Secondo un’indagine di PwC*, il 75% dei dirigenti ritiene che la complessità all’interno delle proprie organizzazioni possa creare rischi significativi per la cybersecurity. Questa percezione è ben fondata. Di fronte a questa complessità, l’introduzione di funzioni e processi sempre più specializzati indirizza diverse sfide, mentre ne introduce di nuove. Le aree specializzate, infatti, focalizzandosi sui propri ambiti di competenza ed obiettivi, rischiano di perdere la visione d’insieme, operando in modo frammentato e contribuendo alla formazione di silos operativi. Questo approccio può avere conseguenze dirette sull’efficacia e l’efficienza del sistema di gestione della sicurezza delle informazioni.

  • Un esempio particolarmente emblematico e maldipancia quotidiano di ogni Chief Information Security Officer è la mancanza di allineamento tra la funzione di Information Security e le altre aree aziendali su strategie, iniziative e progetti critici. Quando questi vengono avviati senza considerare le implicazioni di sicurezza e le iniziative già in corso, non solo si moltiplicano i costi legati alla cybersecurity*, ma si compromette anche l’efficacia complessiva delle misure esistenti.
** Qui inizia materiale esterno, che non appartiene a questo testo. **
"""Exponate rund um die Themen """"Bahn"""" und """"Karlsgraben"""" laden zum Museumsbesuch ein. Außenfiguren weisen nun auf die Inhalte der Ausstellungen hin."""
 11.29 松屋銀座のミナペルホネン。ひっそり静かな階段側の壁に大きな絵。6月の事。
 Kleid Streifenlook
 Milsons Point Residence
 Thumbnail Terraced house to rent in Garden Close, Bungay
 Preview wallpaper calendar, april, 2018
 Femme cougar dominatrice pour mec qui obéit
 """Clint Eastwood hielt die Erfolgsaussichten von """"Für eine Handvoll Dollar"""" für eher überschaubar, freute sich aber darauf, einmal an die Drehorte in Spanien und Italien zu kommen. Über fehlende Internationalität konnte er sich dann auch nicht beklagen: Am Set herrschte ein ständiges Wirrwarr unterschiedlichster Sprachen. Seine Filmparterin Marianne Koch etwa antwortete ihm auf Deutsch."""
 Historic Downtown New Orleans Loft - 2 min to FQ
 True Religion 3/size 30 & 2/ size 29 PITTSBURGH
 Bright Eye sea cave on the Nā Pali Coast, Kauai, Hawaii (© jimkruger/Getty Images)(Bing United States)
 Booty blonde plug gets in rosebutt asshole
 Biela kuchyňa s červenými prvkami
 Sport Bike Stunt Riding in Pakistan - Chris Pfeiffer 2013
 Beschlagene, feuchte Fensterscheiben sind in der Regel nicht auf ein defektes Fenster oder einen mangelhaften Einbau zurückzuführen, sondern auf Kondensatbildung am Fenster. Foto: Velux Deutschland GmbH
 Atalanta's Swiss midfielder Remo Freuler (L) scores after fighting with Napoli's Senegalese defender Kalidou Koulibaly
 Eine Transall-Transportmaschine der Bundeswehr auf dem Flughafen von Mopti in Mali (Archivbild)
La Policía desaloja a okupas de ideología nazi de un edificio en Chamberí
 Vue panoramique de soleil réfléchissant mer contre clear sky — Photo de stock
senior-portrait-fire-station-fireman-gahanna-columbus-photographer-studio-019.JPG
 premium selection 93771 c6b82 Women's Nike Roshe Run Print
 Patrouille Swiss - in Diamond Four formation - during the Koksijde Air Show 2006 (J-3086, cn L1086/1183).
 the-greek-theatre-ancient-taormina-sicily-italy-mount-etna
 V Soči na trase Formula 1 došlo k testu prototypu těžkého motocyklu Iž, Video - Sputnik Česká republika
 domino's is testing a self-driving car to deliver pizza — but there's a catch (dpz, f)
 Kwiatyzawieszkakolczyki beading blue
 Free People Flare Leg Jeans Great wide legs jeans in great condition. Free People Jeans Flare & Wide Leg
  • La stessa funzione di Information Security spesso cade nella trappola dell’isolamento. Le strategie cyber sviluppate senza un adeguato input da parte del business e da altre funzioni rilevanti, composte da iniziative focalizzate principalmente ad implementare controlli tecnici standard e processi dedicati, risultano inconsistenti e disconnesse dalle reali esigenze aziendali.
  • Un altro caso rilevante si verifica quando diversi team dell’azienda (es. Information Security, Privacy, Physical Security, Business Continuity, Finance) conducono valutazioni dei rischi senza linee guida comuni e coordinamento. Questo approccio genera spesso sovrapposizioni nelle aree di rischio e di controllo di ambito information security e rende difficile rappresentare i rischi in modo coerente e consolidato. A tal proposito, il Ponemon Institute, nel suo “Cost of a Data Breach Report 2021”, ha evidenziato come le organizzazioni con un approccio frammentato alla gestione del rischio subiscano in media costi del 51,8% superiori in caso di violazioni dei dati rispetto a quelle con un approccio integrato.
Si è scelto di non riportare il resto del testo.